**What is needed**
Pick out and copy every line in the rows below that contains the string "through". Case counts.

**Material for this task**
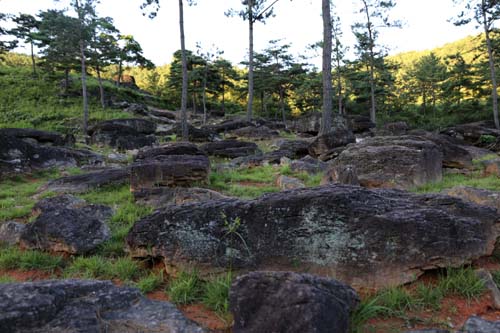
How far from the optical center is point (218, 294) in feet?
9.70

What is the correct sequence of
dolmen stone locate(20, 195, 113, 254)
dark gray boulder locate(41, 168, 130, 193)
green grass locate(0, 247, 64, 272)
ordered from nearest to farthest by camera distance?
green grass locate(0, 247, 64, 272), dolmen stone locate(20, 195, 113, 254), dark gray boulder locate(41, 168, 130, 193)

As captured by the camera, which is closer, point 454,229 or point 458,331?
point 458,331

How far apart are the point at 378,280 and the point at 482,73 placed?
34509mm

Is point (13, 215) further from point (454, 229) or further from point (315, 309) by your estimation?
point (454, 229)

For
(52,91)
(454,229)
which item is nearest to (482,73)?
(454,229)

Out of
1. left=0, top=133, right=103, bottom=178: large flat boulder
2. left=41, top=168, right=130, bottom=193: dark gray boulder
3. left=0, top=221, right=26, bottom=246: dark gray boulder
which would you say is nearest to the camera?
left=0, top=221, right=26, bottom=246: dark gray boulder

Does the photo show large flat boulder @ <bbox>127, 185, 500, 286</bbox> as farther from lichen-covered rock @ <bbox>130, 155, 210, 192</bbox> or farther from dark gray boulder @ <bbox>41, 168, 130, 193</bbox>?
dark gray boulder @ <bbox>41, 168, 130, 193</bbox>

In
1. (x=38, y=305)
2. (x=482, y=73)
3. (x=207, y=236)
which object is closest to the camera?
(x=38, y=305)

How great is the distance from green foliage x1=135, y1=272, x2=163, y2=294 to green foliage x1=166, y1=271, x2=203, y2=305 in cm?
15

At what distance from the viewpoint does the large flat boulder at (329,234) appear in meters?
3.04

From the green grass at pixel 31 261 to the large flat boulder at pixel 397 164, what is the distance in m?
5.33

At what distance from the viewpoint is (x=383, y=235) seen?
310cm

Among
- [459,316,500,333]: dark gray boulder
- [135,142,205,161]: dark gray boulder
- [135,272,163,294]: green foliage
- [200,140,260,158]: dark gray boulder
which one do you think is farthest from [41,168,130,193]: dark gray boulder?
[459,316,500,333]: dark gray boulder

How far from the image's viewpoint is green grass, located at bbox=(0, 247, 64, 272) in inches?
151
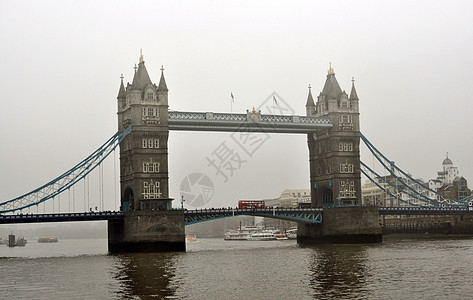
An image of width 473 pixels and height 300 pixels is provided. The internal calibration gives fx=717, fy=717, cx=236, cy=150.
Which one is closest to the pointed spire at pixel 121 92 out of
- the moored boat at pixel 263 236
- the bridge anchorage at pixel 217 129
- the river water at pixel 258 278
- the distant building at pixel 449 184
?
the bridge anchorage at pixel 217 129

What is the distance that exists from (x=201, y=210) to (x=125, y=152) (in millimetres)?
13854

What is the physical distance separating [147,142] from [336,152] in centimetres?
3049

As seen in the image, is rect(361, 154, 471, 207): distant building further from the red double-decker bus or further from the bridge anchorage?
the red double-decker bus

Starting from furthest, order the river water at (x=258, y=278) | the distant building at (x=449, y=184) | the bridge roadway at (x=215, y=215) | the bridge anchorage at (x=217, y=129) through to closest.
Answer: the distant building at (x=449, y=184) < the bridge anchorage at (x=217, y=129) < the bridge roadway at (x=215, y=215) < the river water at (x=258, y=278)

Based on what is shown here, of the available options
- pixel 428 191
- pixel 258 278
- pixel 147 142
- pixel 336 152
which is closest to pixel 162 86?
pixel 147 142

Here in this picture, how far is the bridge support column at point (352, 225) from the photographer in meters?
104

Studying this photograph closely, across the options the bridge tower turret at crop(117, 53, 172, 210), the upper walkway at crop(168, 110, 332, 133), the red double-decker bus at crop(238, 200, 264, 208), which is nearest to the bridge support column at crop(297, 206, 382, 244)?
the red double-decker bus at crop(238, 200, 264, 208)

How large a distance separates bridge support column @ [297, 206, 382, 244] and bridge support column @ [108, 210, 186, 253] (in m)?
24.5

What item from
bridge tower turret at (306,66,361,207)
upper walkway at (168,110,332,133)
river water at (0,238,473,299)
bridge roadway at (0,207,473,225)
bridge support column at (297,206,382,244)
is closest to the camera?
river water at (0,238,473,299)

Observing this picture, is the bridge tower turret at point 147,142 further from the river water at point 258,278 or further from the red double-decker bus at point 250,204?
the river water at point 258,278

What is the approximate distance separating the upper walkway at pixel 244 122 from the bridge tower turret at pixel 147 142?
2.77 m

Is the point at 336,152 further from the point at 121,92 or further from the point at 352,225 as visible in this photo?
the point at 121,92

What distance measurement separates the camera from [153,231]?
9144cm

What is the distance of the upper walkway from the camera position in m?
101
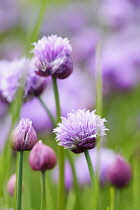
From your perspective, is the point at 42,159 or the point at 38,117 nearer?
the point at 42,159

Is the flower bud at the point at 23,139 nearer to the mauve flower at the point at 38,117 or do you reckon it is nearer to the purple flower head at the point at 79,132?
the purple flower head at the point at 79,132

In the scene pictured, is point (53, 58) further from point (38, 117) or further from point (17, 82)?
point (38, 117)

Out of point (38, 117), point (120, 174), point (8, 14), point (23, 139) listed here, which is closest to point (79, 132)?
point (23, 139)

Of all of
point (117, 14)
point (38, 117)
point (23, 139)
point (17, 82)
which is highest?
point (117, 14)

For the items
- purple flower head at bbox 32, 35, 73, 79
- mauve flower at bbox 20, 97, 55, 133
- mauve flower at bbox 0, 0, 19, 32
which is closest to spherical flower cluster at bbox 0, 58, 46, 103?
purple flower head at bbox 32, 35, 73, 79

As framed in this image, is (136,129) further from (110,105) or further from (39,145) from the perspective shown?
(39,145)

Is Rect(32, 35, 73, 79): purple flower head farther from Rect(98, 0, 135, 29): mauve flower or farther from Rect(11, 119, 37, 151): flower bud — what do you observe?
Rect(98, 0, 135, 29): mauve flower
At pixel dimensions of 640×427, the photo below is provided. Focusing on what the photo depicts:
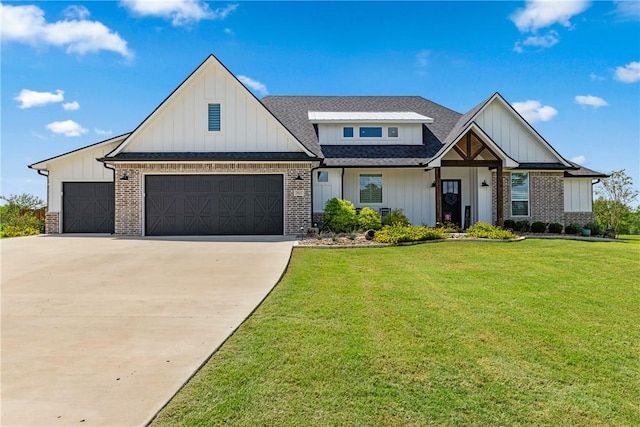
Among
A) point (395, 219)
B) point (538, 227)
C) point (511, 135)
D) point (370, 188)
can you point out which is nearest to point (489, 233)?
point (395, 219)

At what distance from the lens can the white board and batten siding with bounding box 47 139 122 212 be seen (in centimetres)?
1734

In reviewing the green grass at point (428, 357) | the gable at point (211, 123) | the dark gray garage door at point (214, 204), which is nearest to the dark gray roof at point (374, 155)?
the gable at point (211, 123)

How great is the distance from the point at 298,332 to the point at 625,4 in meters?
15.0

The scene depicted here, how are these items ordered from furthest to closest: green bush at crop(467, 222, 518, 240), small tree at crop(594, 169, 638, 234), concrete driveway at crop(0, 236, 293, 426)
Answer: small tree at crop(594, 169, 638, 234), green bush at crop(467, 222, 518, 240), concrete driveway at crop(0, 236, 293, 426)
--
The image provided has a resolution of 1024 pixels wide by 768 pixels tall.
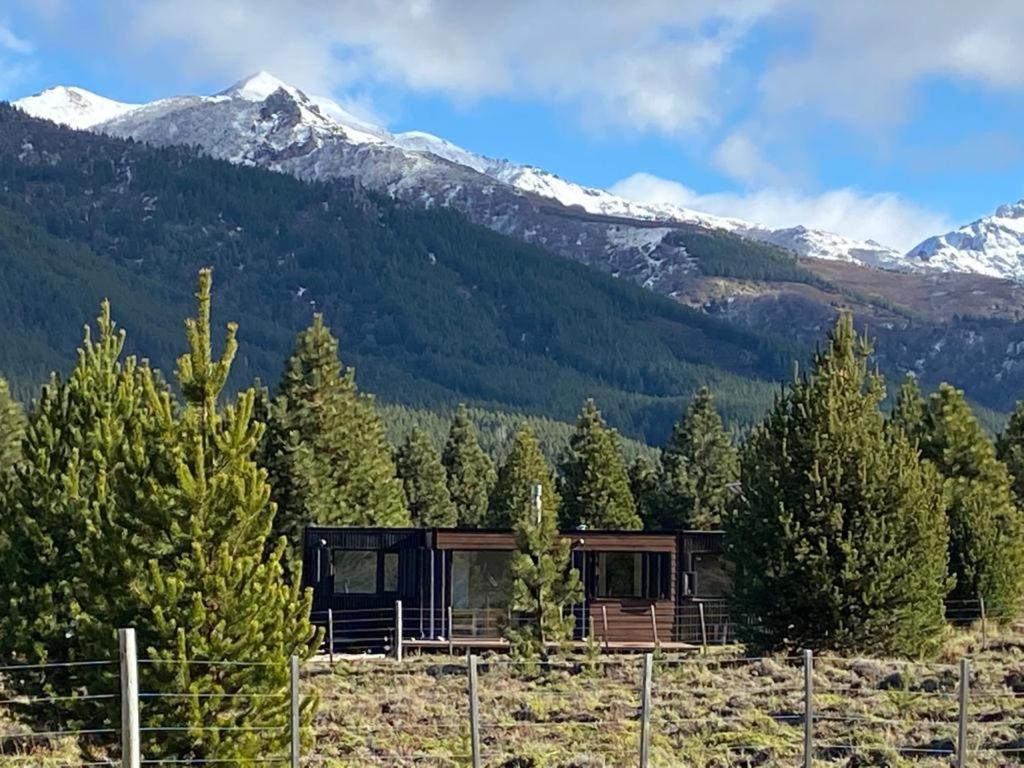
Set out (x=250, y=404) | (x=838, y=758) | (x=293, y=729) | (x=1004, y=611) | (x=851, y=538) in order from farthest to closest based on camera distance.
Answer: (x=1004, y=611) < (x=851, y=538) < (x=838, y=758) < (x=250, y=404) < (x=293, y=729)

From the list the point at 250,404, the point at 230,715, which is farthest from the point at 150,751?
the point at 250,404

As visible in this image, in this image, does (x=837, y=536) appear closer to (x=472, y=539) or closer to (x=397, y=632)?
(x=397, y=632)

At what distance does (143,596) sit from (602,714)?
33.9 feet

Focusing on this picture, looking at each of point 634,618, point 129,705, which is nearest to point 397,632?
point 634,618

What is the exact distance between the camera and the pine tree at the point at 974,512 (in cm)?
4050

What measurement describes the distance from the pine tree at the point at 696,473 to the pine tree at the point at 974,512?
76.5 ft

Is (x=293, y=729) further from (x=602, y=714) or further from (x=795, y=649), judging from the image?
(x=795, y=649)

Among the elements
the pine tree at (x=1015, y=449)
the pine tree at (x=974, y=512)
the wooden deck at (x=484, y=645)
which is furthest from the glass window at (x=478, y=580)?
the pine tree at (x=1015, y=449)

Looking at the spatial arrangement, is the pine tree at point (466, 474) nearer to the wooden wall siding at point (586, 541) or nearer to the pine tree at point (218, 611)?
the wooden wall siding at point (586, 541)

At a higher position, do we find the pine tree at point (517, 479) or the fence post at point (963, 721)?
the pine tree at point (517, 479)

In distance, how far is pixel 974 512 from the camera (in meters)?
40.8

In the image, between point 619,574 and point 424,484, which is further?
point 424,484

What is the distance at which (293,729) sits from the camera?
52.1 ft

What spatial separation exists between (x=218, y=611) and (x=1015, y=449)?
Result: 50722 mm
--
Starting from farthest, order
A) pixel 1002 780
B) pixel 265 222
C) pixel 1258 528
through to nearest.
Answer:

**Reply to the task**
Starting from furthest, order the river water at (x=258, y=278) | the distant building at (x=449, y=184) | the bridge roadway at (x=215, y=215) | the bridge anchorage at (x=217, y=129) through to closest.
through to nearest.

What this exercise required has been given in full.